*Exercise aim*:
Copy the material word for word, starting at the line that contains "the horse's front leg at pixel 79 187 or" and continuing to the end of the material.

*Information given*:

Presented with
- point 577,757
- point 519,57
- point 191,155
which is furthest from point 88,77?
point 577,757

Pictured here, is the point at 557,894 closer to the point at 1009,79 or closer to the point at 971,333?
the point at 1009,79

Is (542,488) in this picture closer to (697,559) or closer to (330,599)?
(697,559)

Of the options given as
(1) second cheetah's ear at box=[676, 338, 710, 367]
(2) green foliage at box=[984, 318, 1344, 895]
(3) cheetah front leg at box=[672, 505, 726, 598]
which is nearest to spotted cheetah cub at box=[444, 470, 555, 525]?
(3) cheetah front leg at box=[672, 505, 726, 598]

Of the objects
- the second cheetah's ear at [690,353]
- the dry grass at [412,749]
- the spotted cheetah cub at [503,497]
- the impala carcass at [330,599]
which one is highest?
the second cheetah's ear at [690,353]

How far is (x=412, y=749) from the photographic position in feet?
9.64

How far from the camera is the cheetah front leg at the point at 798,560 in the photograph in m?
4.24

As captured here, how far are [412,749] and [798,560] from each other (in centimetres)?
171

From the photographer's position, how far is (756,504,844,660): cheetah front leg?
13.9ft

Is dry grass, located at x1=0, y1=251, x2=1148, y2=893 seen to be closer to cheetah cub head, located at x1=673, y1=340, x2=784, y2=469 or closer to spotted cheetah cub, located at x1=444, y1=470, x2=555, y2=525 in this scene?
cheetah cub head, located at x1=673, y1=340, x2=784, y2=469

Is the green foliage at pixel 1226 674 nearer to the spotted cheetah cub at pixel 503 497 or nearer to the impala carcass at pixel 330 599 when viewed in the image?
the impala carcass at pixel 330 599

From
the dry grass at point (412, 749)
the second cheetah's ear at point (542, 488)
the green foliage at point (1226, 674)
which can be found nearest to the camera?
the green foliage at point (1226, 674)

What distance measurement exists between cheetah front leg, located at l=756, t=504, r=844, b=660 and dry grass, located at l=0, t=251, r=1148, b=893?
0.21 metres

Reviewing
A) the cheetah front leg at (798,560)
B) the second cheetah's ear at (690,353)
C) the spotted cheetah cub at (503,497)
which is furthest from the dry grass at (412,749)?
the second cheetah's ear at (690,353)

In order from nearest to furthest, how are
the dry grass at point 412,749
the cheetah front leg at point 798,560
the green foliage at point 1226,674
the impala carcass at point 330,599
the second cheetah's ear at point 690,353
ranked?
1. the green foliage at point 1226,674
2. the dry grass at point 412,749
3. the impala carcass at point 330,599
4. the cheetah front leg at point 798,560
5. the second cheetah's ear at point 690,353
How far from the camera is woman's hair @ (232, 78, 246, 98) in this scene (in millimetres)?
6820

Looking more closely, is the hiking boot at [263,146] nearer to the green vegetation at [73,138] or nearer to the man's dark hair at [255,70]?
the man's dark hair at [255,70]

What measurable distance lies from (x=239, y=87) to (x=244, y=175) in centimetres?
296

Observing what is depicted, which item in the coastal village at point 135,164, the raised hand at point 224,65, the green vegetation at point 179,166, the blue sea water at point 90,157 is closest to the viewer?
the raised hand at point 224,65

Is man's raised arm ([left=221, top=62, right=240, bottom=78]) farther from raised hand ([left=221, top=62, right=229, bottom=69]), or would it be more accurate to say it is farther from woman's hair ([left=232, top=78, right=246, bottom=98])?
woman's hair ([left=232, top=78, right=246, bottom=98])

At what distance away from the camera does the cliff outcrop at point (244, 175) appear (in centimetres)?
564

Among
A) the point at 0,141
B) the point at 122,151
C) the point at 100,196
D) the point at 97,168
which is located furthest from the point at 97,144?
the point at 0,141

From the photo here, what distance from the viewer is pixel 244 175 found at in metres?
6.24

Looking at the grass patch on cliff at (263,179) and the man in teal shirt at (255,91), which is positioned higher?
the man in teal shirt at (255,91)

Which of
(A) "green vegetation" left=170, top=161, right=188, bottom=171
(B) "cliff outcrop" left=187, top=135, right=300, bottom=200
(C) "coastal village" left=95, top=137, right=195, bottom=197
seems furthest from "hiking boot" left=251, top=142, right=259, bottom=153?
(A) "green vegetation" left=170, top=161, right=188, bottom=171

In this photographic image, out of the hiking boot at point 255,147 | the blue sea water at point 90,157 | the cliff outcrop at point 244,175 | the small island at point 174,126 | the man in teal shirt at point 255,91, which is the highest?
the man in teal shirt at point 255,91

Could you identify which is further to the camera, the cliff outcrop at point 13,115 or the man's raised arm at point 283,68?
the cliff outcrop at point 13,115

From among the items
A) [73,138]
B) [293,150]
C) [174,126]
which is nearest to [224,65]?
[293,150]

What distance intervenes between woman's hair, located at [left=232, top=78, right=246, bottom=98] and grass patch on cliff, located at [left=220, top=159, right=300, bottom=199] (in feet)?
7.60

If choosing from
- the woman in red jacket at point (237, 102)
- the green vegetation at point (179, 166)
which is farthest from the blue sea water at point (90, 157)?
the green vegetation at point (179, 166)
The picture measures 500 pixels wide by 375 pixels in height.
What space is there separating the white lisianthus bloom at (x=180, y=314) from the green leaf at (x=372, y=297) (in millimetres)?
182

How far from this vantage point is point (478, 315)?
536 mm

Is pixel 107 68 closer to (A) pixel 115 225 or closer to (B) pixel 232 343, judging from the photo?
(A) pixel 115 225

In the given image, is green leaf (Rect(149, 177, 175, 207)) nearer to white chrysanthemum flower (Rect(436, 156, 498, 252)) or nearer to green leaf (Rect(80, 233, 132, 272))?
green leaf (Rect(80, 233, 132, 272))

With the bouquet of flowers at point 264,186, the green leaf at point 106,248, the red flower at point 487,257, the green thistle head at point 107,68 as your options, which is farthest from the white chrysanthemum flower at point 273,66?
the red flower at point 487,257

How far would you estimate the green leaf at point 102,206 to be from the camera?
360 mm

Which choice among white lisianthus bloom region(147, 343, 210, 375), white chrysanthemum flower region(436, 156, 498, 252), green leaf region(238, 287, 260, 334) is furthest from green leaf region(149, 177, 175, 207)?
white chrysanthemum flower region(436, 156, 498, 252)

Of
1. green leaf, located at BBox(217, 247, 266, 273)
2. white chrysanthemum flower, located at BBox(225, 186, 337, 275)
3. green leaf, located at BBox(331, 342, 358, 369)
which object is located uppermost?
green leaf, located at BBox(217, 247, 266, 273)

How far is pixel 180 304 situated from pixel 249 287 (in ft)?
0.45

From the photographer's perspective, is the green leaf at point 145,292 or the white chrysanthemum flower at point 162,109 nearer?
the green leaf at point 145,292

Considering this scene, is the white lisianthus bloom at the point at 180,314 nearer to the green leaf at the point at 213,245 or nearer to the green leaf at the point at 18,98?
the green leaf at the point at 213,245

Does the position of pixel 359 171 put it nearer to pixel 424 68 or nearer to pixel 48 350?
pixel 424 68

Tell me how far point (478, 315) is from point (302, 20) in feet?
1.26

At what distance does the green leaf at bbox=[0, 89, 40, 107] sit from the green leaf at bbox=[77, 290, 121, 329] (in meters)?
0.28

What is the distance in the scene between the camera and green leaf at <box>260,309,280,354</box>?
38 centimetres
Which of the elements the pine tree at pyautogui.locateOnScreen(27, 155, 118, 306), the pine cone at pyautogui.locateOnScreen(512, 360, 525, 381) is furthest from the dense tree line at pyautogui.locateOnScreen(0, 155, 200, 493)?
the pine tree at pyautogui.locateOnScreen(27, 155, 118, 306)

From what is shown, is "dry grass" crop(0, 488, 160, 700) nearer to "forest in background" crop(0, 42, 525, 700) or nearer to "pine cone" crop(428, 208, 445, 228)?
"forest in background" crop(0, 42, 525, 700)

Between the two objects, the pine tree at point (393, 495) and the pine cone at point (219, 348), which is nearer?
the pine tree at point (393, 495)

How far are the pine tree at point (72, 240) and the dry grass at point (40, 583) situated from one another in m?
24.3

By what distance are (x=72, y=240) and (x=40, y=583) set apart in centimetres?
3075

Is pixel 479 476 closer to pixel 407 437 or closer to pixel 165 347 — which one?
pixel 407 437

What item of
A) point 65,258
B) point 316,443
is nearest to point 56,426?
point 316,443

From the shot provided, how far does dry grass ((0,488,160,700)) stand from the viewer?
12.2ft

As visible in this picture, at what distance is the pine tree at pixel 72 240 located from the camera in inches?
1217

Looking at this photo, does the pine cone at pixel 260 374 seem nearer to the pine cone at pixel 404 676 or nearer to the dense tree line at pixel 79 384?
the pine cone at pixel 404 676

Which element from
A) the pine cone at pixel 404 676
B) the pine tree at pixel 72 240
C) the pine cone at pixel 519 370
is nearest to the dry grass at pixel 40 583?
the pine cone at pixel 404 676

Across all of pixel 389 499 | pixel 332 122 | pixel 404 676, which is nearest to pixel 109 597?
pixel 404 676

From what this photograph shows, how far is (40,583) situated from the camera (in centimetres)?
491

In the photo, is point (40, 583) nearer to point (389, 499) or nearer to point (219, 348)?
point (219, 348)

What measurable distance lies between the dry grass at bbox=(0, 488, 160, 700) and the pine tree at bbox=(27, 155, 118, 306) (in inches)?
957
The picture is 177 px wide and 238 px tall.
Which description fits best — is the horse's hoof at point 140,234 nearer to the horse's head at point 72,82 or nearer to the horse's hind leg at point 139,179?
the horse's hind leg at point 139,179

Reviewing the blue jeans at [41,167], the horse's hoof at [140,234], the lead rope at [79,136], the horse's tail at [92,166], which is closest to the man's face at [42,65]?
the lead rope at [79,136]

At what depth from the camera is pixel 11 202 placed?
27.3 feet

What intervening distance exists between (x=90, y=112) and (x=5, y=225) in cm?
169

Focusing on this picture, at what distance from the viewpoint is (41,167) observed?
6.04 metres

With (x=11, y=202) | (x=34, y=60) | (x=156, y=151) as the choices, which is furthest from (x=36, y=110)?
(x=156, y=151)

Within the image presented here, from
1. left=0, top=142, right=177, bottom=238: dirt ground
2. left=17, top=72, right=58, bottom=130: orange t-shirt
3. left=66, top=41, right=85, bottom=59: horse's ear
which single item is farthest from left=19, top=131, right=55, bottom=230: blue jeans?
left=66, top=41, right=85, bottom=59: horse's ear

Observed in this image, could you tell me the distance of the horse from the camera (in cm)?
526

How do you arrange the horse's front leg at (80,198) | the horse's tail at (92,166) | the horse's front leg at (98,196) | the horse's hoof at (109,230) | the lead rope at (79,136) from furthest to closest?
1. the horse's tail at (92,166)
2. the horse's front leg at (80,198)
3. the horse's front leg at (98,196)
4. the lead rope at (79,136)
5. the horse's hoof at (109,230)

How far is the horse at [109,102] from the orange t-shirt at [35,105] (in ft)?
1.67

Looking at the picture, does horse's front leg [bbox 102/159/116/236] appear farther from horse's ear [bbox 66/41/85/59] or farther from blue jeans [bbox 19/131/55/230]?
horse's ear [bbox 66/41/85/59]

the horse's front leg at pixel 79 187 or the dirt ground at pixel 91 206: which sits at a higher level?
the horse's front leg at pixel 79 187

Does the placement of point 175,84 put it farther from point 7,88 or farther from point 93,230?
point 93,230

*Solved exercise*:
the horse's front leg at pixel 79 187 or the dirt ground at pixel 91 206: which sits at a higher level?
the horse's front leg at pixel 79 187

Does the placement of point 175,84 put it farther from point 7,88 or farther from point 93,230?
point 93,230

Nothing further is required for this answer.